# Any tools to project desktop to TV



## bxbzq (Apr 16, 2021)

Hi,
Are there any tools can project desktop to TV through wifi? Windows 10 has this "Project" feature I think is quite nice. I use it a lot, in office and at home.


----------



## aragats (Apr 16, 2021)

www/chromium browser can project ("cast") to chromecast devices and many smart TVs (with corresponding functionality). It has options to cast either a single window or the entire desktop.


----------



## drhowarddrfine (Apr 16, 2021)

aragats Does that work on Chromium? Seems like I looked for that years ago and can't find the button and/or it doesn't work anyway.


----------



## bxbzq (Apr 16, 2021)

aragats said:


> www/chromium browser can project ("cast") to chromecast devices and many smart TVs (with corresponding functionality). It has options to cast either a single window or the entire desktop.

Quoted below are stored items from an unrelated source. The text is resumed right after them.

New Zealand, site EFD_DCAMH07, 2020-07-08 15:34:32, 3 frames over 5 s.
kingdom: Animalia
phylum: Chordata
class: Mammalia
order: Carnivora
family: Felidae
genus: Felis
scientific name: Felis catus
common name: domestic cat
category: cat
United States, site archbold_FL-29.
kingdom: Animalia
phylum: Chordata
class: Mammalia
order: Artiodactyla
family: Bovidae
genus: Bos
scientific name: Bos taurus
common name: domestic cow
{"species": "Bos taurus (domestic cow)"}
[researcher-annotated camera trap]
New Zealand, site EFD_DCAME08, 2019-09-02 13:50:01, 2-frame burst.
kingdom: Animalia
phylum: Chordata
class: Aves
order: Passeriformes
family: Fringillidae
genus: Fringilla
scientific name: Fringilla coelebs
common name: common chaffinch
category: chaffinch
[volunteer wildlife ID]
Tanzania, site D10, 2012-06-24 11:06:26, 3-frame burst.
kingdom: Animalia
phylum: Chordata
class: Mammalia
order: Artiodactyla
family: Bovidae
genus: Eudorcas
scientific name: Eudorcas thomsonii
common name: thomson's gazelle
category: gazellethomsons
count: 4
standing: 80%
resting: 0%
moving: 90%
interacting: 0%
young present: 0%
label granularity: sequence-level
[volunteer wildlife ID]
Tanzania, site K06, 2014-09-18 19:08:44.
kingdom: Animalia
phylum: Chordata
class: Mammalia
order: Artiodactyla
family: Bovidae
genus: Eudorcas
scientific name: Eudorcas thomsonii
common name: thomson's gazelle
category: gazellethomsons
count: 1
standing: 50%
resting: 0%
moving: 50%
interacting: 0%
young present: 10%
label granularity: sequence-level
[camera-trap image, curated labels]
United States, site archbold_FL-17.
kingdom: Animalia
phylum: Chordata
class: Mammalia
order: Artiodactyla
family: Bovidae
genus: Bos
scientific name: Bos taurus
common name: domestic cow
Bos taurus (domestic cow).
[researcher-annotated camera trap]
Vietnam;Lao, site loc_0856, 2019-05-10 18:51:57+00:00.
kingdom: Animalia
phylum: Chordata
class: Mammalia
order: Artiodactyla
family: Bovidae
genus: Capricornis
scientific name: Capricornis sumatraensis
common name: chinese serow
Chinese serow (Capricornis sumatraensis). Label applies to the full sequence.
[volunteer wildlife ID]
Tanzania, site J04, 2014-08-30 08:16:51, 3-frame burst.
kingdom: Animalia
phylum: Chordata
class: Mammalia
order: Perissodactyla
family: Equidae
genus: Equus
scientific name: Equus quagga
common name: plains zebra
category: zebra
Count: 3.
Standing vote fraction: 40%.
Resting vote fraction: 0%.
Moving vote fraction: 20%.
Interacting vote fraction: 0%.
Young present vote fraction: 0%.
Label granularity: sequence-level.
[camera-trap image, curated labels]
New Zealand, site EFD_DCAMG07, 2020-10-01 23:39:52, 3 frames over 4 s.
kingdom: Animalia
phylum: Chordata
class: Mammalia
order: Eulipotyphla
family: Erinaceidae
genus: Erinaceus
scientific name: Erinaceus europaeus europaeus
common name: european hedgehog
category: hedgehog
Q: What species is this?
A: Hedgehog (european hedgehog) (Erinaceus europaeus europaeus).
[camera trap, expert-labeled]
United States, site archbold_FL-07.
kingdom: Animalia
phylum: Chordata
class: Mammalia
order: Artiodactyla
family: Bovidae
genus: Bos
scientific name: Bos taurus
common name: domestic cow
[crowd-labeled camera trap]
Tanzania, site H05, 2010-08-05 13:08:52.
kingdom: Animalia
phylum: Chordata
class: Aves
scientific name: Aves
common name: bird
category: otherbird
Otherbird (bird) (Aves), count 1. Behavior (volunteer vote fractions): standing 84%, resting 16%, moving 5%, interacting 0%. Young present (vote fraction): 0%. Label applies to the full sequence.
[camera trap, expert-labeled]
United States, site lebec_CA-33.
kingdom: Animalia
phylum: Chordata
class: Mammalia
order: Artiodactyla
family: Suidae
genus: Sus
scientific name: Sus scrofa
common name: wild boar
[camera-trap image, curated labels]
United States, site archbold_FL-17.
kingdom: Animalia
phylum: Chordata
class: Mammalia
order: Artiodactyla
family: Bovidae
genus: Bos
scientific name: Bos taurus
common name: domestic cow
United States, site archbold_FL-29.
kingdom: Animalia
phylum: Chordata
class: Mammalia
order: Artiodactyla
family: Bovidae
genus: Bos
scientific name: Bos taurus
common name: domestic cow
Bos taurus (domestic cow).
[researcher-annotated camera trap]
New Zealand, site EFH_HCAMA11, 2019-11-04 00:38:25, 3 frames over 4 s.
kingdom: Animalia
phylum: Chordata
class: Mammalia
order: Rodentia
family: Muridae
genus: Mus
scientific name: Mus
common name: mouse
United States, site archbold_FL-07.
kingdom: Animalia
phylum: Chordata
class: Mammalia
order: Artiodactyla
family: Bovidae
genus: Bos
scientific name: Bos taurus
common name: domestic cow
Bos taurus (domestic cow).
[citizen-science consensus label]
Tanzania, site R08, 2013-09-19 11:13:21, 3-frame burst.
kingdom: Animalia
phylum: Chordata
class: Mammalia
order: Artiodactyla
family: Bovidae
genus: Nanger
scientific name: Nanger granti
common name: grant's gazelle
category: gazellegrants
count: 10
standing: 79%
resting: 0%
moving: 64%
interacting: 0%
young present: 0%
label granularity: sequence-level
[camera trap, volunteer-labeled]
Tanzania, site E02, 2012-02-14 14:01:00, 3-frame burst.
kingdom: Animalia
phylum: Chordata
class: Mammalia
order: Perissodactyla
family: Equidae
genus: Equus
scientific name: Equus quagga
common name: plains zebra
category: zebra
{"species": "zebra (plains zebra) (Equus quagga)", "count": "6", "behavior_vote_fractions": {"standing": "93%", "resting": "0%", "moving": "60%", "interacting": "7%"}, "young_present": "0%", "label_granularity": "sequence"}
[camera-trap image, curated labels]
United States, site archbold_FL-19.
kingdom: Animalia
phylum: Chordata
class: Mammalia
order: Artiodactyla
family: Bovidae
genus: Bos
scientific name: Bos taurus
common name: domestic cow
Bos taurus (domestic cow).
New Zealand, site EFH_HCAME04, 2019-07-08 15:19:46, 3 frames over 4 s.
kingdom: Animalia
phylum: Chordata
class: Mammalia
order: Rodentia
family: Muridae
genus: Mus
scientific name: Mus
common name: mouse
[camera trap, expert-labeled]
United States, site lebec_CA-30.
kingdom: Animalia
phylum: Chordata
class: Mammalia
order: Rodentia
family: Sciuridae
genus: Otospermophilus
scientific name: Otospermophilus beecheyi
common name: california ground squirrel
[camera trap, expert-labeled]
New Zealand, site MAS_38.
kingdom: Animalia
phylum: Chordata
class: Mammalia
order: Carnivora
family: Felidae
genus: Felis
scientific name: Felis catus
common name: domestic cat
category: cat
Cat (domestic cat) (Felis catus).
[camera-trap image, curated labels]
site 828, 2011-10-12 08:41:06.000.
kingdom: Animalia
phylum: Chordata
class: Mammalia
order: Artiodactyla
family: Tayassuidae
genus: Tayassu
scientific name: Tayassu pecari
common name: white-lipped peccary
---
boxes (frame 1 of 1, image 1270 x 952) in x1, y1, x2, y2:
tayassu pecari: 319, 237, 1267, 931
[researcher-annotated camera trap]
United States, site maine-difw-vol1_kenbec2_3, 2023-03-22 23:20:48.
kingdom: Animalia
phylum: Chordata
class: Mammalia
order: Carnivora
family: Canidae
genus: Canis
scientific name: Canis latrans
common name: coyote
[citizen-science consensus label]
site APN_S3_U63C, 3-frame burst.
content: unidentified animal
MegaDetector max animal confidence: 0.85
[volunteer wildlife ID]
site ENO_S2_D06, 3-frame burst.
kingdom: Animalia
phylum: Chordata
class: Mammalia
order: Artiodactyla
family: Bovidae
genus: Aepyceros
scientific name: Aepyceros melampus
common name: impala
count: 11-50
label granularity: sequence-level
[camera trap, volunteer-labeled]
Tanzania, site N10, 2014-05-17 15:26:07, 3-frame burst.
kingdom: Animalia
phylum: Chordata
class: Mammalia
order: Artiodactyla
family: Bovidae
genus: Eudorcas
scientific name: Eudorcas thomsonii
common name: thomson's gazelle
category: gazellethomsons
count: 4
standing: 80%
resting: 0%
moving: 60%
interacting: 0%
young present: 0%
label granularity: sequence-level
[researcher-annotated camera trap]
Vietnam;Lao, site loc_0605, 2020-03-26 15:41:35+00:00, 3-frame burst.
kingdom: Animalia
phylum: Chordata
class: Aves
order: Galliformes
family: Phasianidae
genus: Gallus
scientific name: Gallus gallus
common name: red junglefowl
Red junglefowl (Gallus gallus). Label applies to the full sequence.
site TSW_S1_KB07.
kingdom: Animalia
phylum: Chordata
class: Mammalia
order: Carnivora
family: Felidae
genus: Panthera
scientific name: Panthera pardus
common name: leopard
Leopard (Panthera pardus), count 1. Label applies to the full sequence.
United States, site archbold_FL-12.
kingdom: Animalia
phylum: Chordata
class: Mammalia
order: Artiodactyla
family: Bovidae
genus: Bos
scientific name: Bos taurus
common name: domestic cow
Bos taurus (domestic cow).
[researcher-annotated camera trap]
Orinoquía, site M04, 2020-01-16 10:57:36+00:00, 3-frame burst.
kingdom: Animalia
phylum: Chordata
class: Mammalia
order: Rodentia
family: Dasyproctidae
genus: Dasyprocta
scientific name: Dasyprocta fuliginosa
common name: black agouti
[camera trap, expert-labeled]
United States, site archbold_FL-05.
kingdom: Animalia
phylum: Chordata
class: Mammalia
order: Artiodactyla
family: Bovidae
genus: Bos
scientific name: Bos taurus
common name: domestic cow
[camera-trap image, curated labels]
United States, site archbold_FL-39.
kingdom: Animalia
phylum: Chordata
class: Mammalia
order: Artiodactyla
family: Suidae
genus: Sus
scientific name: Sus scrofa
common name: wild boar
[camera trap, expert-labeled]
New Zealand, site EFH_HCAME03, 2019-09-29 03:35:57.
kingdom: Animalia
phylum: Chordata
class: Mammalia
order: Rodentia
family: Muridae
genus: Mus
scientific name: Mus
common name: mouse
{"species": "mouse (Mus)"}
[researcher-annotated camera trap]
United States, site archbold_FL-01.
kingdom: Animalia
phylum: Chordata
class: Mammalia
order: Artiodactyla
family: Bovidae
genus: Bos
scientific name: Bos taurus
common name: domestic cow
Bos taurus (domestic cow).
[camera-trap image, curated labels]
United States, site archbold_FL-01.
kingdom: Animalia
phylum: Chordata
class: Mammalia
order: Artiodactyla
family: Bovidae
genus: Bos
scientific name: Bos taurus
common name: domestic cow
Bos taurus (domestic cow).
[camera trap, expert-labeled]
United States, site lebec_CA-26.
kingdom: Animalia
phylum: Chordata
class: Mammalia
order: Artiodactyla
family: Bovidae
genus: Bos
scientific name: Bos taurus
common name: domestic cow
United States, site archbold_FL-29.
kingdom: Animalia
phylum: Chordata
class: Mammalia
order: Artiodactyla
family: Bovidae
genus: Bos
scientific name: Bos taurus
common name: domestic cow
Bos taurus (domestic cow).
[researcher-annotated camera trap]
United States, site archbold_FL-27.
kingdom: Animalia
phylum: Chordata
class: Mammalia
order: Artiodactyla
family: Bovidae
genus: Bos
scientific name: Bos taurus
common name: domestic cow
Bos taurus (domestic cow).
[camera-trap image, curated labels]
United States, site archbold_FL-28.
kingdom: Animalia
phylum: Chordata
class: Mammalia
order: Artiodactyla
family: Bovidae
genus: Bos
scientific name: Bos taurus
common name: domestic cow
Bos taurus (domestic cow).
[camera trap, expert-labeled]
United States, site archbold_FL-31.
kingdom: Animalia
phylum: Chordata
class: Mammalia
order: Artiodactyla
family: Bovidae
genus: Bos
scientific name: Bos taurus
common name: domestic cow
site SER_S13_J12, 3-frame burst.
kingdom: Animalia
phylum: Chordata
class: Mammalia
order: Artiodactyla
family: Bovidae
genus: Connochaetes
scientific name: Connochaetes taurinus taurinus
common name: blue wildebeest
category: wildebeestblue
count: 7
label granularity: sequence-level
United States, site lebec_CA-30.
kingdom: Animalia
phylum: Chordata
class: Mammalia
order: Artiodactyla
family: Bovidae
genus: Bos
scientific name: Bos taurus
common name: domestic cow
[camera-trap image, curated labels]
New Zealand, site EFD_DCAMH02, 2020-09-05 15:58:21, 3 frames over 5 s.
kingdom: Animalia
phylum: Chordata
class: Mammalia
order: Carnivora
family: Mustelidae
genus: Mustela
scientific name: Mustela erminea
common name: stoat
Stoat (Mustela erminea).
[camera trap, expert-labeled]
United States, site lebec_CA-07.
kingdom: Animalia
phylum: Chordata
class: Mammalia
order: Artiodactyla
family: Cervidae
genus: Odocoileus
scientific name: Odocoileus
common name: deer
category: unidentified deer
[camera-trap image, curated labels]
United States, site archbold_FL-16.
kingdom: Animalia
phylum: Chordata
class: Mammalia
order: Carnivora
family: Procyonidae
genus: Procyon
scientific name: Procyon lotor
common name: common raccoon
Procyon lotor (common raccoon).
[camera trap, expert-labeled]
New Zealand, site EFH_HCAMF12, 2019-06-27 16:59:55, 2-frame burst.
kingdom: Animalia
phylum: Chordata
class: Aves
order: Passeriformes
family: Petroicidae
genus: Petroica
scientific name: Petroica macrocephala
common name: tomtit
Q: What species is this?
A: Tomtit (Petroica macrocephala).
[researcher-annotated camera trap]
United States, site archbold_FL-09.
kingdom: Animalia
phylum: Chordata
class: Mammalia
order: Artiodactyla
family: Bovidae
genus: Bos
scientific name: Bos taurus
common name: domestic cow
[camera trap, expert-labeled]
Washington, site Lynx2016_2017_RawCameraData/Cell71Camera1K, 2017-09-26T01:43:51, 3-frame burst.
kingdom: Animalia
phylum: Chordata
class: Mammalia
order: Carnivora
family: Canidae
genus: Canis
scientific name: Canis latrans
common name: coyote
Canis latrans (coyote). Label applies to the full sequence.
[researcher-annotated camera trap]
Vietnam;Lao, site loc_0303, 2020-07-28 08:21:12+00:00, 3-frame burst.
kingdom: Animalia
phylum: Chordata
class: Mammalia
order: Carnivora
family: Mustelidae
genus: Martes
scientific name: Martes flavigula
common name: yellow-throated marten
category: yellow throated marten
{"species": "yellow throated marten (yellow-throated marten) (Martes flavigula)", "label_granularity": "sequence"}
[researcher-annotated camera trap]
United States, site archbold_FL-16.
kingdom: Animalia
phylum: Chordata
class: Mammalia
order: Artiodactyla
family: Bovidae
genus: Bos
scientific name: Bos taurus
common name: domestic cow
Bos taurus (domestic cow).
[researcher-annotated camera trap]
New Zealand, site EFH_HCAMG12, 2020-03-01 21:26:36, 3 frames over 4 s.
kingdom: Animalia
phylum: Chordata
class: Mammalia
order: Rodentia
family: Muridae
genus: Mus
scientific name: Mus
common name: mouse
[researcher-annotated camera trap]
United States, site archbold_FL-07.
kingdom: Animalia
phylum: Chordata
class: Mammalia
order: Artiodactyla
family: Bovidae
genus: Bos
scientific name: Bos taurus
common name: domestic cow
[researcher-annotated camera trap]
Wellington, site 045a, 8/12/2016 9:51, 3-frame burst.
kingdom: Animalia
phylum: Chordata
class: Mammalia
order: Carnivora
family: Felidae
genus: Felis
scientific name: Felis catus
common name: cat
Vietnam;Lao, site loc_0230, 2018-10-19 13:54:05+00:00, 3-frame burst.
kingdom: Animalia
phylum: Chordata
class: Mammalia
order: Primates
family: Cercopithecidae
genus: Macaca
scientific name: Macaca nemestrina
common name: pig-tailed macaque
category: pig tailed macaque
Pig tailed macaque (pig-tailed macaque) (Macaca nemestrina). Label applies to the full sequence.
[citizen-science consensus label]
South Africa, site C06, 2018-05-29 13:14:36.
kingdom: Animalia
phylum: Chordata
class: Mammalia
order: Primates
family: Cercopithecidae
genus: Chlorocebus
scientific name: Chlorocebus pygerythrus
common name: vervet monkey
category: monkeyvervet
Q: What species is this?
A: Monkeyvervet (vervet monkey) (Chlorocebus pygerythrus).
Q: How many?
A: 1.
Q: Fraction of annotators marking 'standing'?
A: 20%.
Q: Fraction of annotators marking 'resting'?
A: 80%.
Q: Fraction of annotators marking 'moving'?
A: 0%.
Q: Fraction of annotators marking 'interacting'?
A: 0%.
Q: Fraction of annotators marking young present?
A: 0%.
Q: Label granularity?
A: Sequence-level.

Thanks for the info, but chromecast is not an option down here where I live.
The viable option for desktop project protocol is miracast.


----------



## SirDice (Apr 16, 2021)

As far as I know there are a few open source projects, Intel's WDS and OpenWFD for example. But none of them look like they've been ported to FreeBSD yet.


----------



## aragats (Apr 16, 2021)

drhowarddrfine said:


> aragats Does that work on Chromium? Seems like I looked for that years ago and can't find the button and/or it doesn't work anyway.


It does: 3-dots at the right top corner -> Cast...
Rarely it says "No device found", I ping my _chromecast_ device, then try again, and it works.


----------



## aragats (Apr 16, 2021)

SirDice said:


> As far as I know there are a few open source projects, Intel's WDS and OpenWFD for example. But none of them look like they've been ported to FreeBSD yet.


I guess, they require the _p2p_ mode to be supported by WiFi devices/drivers. I don't think FreeBSD provides it.


----------



## SirDice (Apr 16, 2021)

That miracast is an extension of the Wifi protocol, so I suspect it's going to need some modifications of the Wifi stack too.






						Miracast | Wi-Fi Alliance
					






					www.wi-fi.org


----------



## drhowarddrfine (Apr 17, 2021)

aragats said:


> 3-dots at the right top corner -> Cast...


I don't have that.


----------



## aragats (Apr 17, 2021)

I installed Chromium with `pkg`, currently it reports: `Version 88.0.4324.182 (Official Build) (64-bit)`.
Here is a short screencast.
It's not something new, it's definitely working for more than a year. You're right, when that feature appeared in Google Chrome, it didn't work in Chromium. I kept trying after each update, and at some point it worked.


----------